LENDA URBANA (Urban legend, 1998, TriStar Pictures, 99min) Direção: Jamie Blanks. Roteiro: Silvio Horta. Fotografia: James Chressanthis. Montagem: Jay Cassidy. Música: Christopher Young. Figurino: Mary Claire Hannan. Direção de arte/cenários: Charles Breen/Carolyn 'Cal' Loucks. Produção executiva: Brad Luff. Produção: Gina Matthews, Michael McDonnell, Neal H. Moritz. Elenco: Jared Leto, Alicia Witt, Rebecca Gayheart, Joshua Jackson, Michael Rosenbaum, Tara Reid, Robert Englund, Brad Dourif, Loretta DeVine, John Neville.

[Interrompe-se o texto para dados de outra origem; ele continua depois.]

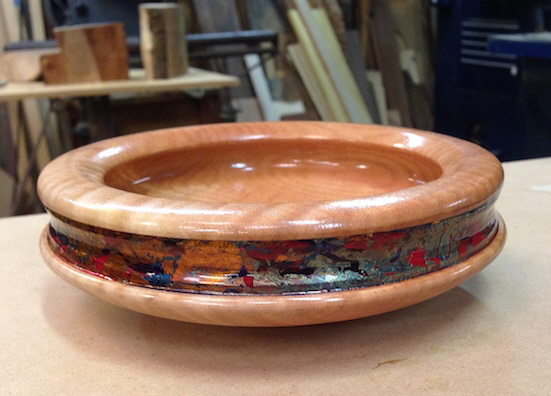 BOWL EMBELLISHED WITH GILDING AND CHEM PATINATION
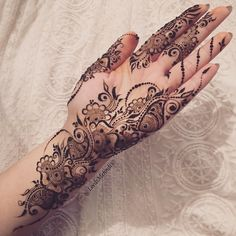 Wanted to do something simple today and I did ! I mean I wanted to add to it, but my cone decided to mess up & I… Palm Henna Designs, Finger Henna Designs, Mehndi Designs 2018, Modern Mehndi Designs, Mehndi Designs For Girls, Mehndi Design Pictures, Mehndi Designs For Fingers, Beautiful Mehndi Design, Henna Tattoo Designs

Estreia: 25/9/98

O sucesso estrondoso de "Pânico" (1996) não apenas ressuscitou o prestígio de Wes Craven ou catapultou a carreira de Neve Campbell: seu êxito comercial deflagrou uma onda de slasher movies juvenis que raramente conseguiram atingir o mesmo nível de inteligência e frescor do original. Produções como "Eu sei o que vocês fizeram no verão passado" (1997) mostraram que, apesar do forte apelo popular, a fórmula assassinatos violentos/personagens ingênuos/humor sombrio era perigosamente frágil e propensa a inevitáveis armadilhas. Foi o que ocorreu com "Lenda urbana": se utilizando de todos os ingredientes reaproveitados por Craven (mas consagrados desde os cultuados "Halloween" e "Sexta-feira 13"), o filme de Jamie Blanks conquistou uma respeitável bilheteria internacional (mais de 70 milhões de dólares contra um orçamento tímido de aproximadamente 14 milhões), rendeu continuações e agradou aos fãs menos exigentes do gênero, mas esbarrou na reprovação generalizada da crítica, pouco entusiasmada com o excesso de clichês e furos do roteiro, escrito pelo mesmo Silvio Horta que estaria por trás da série "Ugly Betty" (2006).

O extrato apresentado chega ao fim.